翌朝、妙な感覚で目が覚めた俺は、寝起きにも関わらず体力を奪われるのだった。

 

 

 

 

 

 

おまけ

 

 

とある街・とある仕立て屋。

 

「………これを直すんですかぃ?」

「そうなのだ!破れたところを直すだけだから、簡単でしょ?」

 

赤い髪の少女・鈴々に乞われるが、仕立て屋は苦い顔をする。

 

「確かに普通の服なら簡単なんですが、どう見てもこの布は上物ですよ?どれだけ頑張っても、直した事が丸わかりになりますが……」

「でもでも、これ持っていかないと怒られちゃうんだ。直せないかなぁ」

 

店主の言葉に、季衣も哀しそうな顔をする。無理もない。兄に褒められたい一心でこのお使いを請け負ったのだ。それが途中で届け物を破りましたでは、合わせる顔がない。

 

「そうですねぇ…新しい布を別に縫い付けて、意匠を変えれば見た目は悪くならないと思いますが………どうしますか?」

「それしかないですか………じゃぁ、それでお願いします」

 

他に方法がないならばと、流琉は店主の申し出に頷いた。

 

「ねーねー、おっちゃん!鈴々も見てていい?」

「はい、構わないですよ。今日は他に注文も受けておりませんし」

「あ、じゃぁ僕も!」

「2人共邪魔しちゃダメだからね?」

「「はーい」」

 

元々の目的が届け物である。現物が手元にない以上、現状出来る事はない。流琉は溜息を吐きながらも2人を諌め、そして準備をする仕立て屋を眺める2人に倣った。

 

   *

 

「――――――そこはこんな風にするといいと思うのだ!」

「じゃぁこっちはそんな風にして!」

「うーん…あ!そうしたら、こっちはこんな感じで――――――」

「はい、お任せくださいな」

 

流琉も女の子だ。やはりこういう事に興味があるのだろう。

 

「それでこっちはね――――――」

 

フラグが乱立していく。

 

 

 

 

 

 

おまけのおまけ

 

 

益州・とある城。

 

「やっと着いたのだ!」

「けっこうかかっちゃったね」

「あの、孫策さんがこの城に来てると思うんですけど、取り次いでもらえますか?」

 

城門で門番に流琉が尋ねると、彼も指示を受けていたのか、すぐに案内を呼んでくれた。

 

「雪蓮!着替えを持ってきたのだ!………ってすごいボロボロなのだ!」

「ホントだ!なんか焦げてるよ!?」

「でも…なんていうか、色っぽい………」

「あはは、ありがと、流琉。でも、流琉だって成長したらこのくらいすぐに大きくなるわよ?」

 

3人を迎えた雪蓮は、流琉が言う通り、色気を感じずにいられない恰好だった。

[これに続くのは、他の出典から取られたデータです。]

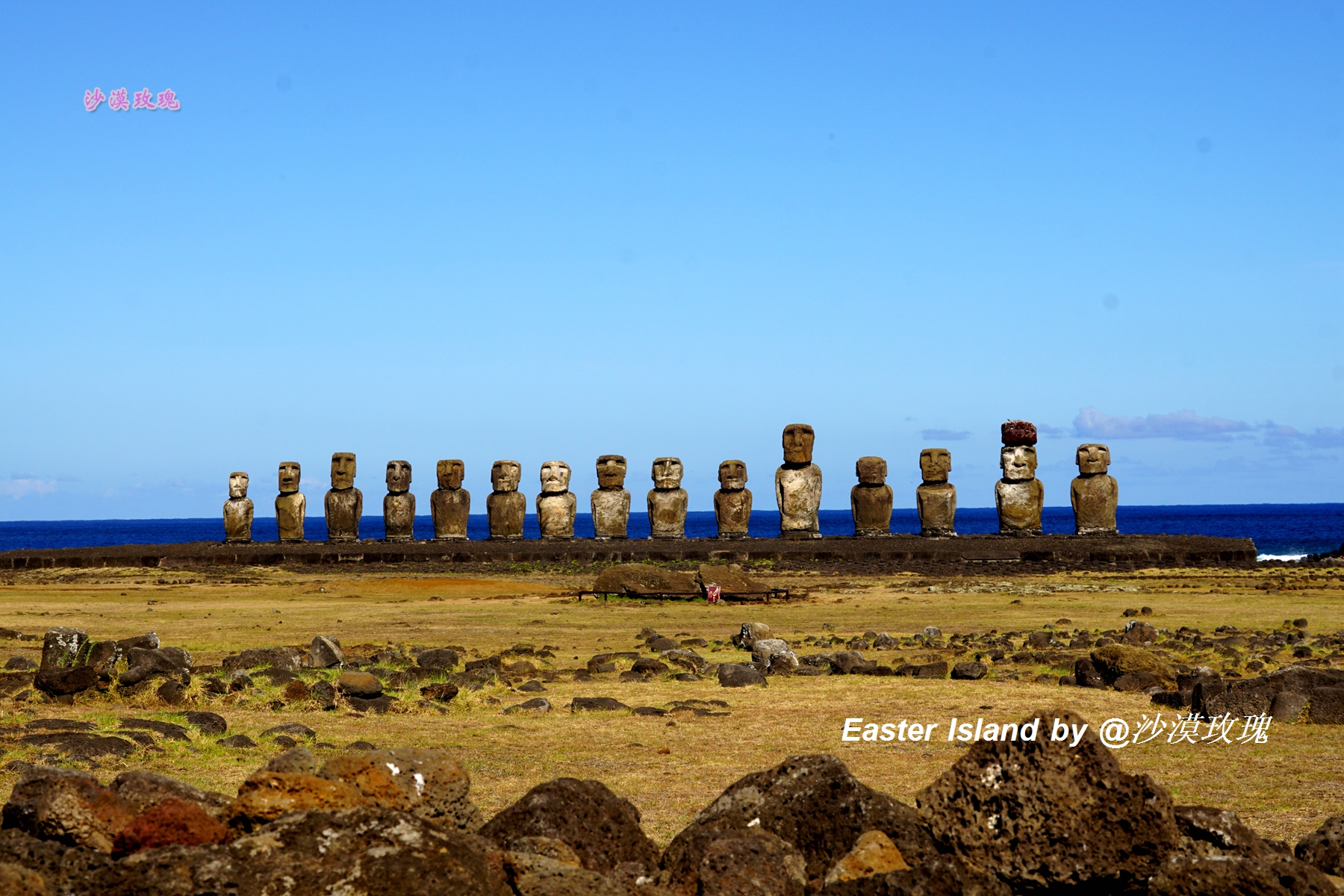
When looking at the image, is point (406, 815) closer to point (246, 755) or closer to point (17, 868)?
point (17, 868)

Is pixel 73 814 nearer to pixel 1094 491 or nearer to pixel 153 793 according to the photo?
pixel 153 793

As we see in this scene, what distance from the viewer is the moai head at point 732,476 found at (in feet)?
103

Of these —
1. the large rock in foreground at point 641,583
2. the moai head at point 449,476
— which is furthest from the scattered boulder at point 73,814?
the moai head at point 449,476

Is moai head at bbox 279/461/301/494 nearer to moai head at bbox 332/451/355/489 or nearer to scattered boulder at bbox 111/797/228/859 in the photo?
moai head at bbox 332/451/355/489

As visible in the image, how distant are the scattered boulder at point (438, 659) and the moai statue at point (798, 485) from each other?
18.6 metres

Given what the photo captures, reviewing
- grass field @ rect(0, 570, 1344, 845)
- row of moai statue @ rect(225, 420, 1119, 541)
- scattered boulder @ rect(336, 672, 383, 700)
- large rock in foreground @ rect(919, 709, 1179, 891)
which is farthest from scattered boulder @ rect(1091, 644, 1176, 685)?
row of moai statue @ rect(225, 420, 1119, 541)

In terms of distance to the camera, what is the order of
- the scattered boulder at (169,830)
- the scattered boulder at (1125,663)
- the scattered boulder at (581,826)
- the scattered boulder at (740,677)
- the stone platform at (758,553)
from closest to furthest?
1. the scattered boulder at (169,830)
2. the scattered boulder at (581,826)
3. the scattered boulder at (1125,663)
4. the scattered boulder at (740,677)
5. the stone platform at (758,553)

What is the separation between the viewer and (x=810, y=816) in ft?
16.9

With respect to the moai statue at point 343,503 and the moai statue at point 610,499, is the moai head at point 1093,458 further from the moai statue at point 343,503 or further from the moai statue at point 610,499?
the moai statue at point 343,503

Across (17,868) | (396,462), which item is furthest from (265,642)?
(396,462)

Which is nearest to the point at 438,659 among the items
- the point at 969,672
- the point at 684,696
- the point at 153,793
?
the point at 684,696

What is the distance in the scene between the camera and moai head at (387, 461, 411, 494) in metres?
34.0

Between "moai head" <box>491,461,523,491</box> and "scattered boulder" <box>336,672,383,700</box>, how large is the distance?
22.5 metres

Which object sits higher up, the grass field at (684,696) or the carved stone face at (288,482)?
the carved stone face at (288,482)
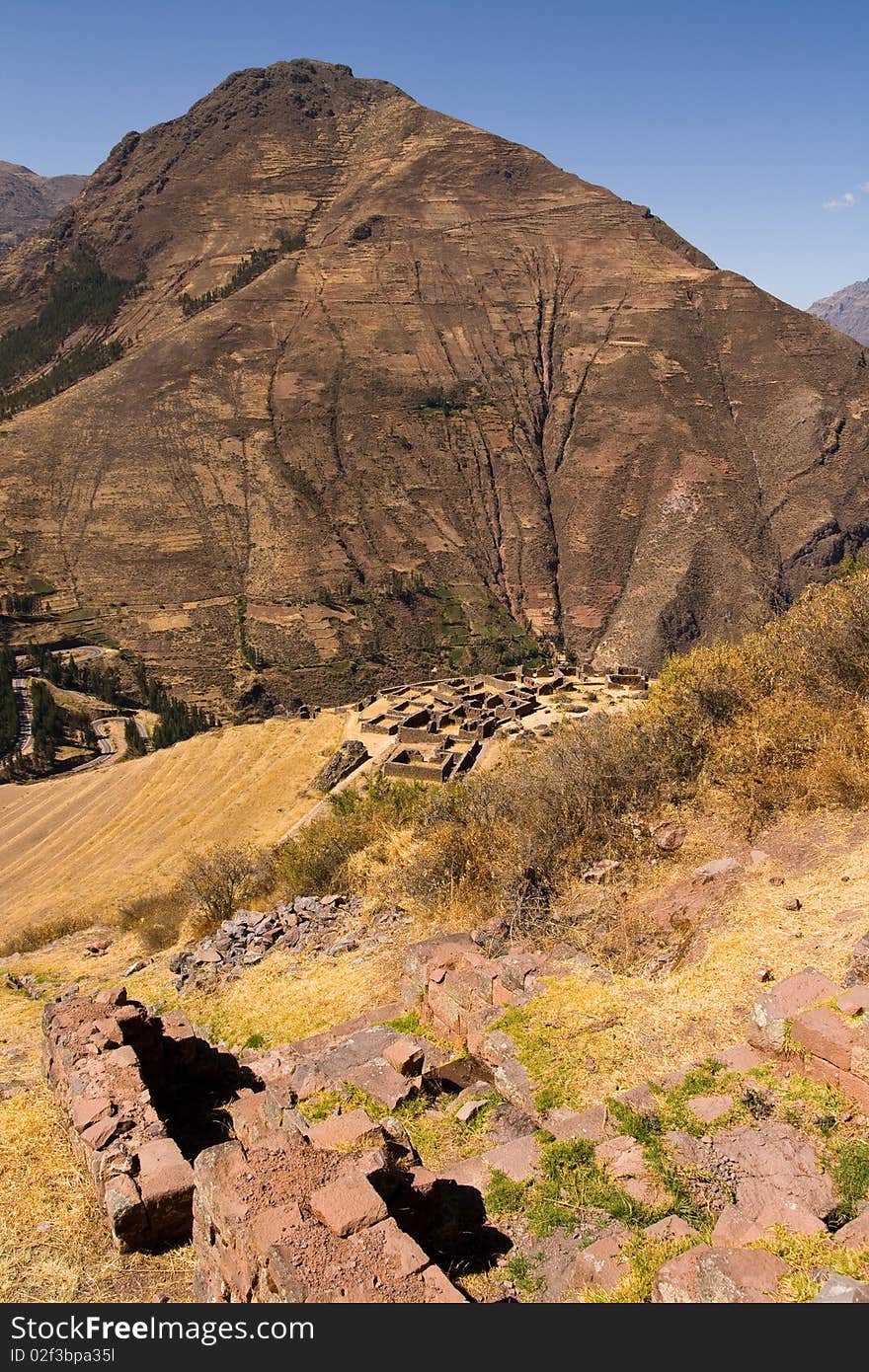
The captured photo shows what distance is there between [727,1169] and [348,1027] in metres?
7.02

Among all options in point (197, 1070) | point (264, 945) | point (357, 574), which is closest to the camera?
point (197, 1070)

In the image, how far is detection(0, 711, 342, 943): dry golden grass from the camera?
37.9 meters

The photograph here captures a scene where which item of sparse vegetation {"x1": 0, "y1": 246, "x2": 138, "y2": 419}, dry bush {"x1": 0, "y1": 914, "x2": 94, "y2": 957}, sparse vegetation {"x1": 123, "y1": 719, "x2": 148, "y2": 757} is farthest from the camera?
sparse vegetation {"x1": 0, "y1": 246, "x2": 138, "y2": 419}

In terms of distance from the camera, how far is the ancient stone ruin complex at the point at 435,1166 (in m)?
Result: 6.75

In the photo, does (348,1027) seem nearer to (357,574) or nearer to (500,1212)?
(500,1212)

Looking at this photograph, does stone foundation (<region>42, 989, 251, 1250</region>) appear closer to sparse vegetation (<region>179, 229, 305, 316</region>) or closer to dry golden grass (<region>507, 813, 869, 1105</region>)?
dry golden grass (<region>507, 813, 869, 1105</region>)

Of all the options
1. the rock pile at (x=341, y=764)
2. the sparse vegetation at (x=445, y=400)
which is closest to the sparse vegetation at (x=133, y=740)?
the rock pile at (x=341, y=764)

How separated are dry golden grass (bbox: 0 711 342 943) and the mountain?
148 feet

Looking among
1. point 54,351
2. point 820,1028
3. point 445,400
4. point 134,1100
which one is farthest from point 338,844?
point 54,351

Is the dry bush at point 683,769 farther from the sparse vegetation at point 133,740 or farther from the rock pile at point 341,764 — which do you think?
the sparse vegetation at point 133,740

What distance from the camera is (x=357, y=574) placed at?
413ft

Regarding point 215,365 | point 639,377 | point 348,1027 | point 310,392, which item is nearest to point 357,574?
point 310,392

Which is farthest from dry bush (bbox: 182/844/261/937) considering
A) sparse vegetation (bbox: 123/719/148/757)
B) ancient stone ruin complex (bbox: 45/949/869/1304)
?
sparse vegetation (bbox: 123/719/148/757)

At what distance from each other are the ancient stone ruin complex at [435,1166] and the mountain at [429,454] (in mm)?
90624
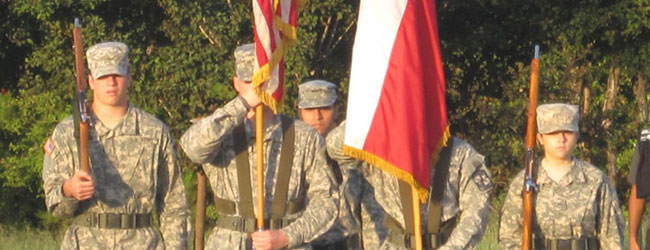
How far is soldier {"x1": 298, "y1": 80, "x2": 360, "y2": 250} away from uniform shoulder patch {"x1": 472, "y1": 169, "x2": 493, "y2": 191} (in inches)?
66.5

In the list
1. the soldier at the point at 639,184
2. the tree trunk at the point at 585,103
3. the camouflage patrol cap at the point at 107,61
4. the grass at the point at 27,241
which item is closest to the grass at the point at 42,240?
the grass at the point at 27,241

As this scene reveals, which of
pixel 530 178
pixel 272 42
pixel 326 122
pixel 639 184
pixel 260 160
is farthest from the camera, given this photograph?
pixel 326 122

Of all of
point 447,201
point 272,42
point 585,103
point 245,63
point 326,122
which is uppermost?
point 272,42

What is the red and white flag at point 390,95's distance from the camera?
31.6 ft

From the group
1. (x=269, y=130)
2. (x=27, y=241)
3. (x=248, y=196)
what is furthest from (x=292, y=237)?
(x=27, y=241)

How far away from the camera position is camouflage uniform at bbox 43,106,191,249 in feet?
31.2

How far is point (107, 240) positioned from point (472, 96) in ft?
42.5

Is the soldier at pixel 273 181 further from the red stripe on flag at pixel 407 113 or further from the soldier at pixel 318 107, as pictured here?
the soldier at pixel 318 107

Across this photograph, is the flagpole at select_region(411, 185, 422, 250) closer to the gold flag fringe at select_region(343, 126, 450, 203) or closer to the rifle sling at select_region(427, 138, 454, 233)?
the gold flag fringe at select_region(343, 126, 450, 203)

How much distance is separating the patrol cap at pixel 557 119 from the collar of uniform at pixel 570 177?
0.77 feet

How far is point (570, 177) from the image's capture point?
11.0m

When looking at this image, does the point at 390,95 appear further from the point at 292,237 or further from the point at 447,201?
the point at 292,237

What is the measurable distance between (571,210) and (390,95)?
5.91 ft

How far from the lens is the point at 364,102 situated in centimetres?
969
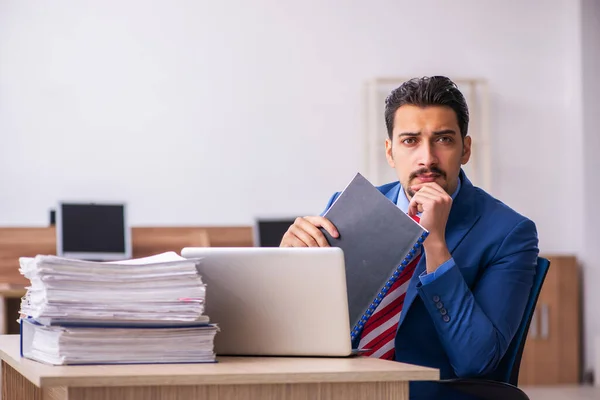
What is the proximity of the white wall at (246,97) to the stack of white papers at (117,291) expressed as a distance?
16.2 feet

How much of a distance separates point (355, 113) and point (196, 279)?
5.28 meters

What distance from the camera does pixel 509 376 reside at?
192 cm

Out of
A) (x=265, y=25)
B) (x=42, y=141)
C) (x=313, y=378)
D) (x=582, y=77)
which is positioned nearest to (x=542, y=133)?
(x=582, y=77)

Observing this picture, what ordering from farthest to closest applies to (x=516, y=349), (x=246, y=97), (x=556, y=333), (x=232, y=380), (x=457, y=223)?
(x=246, y=97)
(x=556, y=333)
(x=457, y=223)
(x=516, y=349)
(x=232, y=380)

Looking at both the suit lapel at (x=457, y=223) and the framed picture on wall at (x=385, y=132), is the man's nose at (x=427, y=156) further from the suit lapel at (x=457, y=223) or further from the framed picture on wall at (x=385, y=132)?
the framed picture on wall at (x=385, y=132)

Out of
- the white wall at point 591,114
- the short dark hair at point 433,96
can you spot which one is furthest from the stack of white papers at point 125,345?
the white wall at point 591,114

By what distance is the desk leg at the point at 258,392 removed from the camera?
4.04 ft

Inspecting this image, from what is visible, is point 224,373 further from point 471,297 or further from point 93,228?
point 93,228

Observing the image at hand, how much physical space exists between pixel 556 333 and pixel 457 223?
4633 millimetres

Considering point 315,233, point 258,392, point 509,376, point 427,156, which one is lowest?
point 509,376

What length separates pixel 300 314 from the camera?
1.47 meters

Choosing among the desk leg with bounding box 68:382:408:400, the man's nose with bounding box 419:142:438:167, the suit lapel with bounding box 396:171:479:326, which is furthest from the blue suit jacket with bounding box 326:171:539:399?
the desk leg with bounding box 68:382:408:400

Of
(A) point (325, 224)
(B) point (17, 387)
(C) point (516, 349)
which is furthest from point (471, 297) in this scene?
(B) point (17, 387)

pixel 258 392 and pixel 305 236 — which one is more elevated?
pixel 305 236
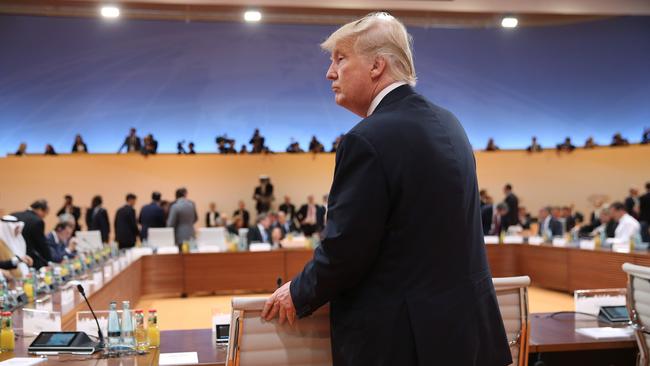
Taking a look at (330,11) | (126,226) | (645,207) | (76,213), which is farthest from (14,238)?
(330,11)

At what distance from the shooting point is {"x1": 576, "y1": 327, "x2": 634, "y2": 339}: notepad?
3.09m

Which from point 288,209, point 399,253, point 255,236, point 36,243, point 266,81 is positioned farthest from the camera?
point 266,81

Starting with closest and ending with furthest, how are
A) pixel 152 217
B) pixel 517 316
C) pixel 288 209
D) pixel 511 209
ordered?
1. pixel 517 316
2. pixel 152 217
3. pixel 511 209
4. pixel 288 209

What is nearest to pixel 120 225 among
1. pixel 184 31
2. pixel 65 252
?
pixel 65 252

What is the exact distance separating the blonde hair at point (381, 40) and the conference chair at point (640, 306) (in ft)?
5.58

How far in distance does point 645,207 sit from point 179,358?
985 centimetres

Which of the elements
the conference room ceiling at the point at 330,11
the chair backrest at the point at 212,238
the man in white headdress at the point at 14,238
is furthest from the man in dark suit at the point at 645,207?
the man in white headdress at the point at 14,238

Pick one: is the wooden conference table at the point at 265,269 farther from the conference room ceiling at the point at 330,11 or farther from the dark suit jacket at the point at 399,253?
the conference room ceiling at the point at 330,11

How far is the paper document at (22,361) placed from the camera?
268 centimetres

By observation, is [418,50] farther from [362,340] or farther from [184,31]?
[362,340]

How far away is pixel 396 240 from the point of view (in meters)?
1.52

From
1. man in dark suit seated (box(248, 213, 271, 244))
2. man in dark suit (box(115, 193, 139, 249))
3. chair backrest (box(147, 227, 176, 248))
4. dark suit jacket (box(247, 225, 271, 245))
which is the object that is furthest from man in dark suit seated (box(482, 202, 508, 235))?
man in dark suit (box(115, 193, 139, 249))

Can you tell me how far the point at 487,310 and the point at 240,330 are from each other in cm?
64

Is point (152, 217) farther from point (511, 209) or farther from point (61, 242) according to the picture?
point (511, 209)
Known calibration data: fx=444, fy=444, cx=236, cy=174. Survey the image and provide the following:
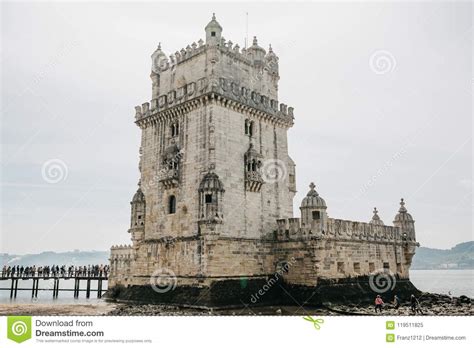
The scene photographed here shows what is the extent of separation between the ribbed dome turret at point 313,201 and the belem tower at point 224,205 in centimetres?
8

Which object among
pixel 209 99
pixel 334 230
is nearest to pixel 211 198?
pixel 209 99

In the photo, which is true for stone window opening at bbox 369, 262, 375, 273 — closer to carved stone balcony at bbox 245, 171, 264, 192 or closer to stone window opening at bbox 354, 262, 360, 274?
stone window opening at bbox 354, 262, 360, 274

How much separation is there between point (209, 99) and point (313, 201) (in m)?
9.89

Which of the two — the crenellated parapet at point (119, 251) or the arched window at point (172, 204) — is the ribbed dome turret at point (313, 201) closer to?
the arched window at point (172, 204)

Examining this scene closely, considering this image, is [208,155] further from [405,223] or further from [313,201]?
[405,223]

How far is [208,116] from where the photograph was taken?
30.1 meters

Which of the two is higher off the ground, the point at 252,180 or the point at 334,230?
the point at 252,180

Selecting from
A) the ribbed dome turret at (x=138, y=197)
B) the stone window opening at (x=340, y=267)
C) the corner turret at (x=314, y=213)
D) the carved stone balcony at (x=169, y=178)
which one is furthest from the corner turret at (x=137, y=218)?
the stone window opening at (x=340, y=267)

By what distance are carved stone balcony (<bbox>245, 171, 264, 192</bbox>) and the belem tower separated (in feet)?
0.24
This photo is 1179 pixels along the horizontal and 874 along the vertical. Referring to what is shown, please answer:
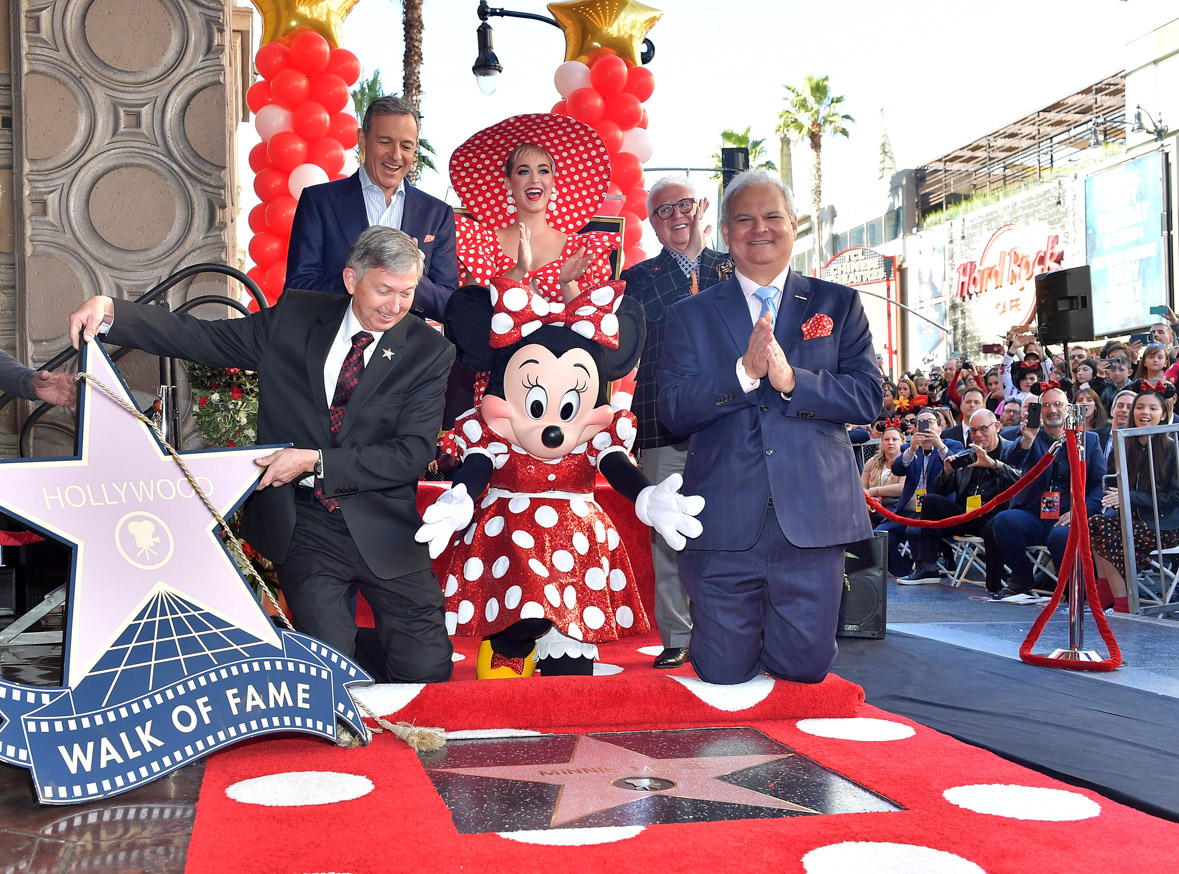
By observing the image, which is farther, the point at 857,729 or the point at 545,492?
the point at 545,492

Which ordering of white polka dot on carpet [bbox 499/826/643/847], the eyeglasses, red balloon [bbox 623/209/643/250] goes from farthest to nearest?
red balloon [bbox 623/209/643/250], the eyeglasses, white polka dot on carpet [bbox 499/826/643/847]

胸元から足首まであったはずの衣装は今では胸と腰回りしか隠しておらず、それ以外の腹や腿といった部位はまる見栄だった。壁際で、兵の腰が若干引けている。

 

「それで着替えは?」

「これなのだ!」

「ありがと。早速着替えなくちゃね。いくら益州が暑いといっても、この恰好だと街に行かせてくれないのよ」

 

苦笑顔で説明しながら鈴々から包みを受け取り、雪蓮は中身を取り出す。そして固まった。

 

「………………………」

 

見れば、赤を基調としたドレスは、雪蓮がよく着る意匠とはだいぶかけ離れていた。

腰の後ろから垂れている部分は虎柄になり、その裾には同じく虎柄の尻尾がついている。

袖の両端の飾りは銀の髑髏飾りに取り換えられ、揺れる度にジャラジャラと音を鳴らし、また腹の部分には、ポケットや、何かを引っかけられそうな輪がいくつか追加されていた。

 

「………だいぶ、違わない?」

 

笑顔の問いに、3幼女は嬉々として応える。

 

「後ろは鈴々が考えたの!雪蓮のお母さんは江東の虎ってあだ名がついてたから、虎にしたのだ!」

「髑髏は僕だよ!やっぱりカッコいいよね!」

「前掛けの部分は私が案を出したんですよ?ほら、この輪っかの部分にオタマとか引っかけられるんです!」

「………………………」

 

数秒後、幼女たちの悲鳴と、何かを破壊する断続音が響き渡った。

 

 

 

 

 

 

あとがき

 

 

という訳で、フラグを立てて終わる。

次回は絶対に華琳たまを攻略してやる。

 

ではまた次回。

 

バイバイ。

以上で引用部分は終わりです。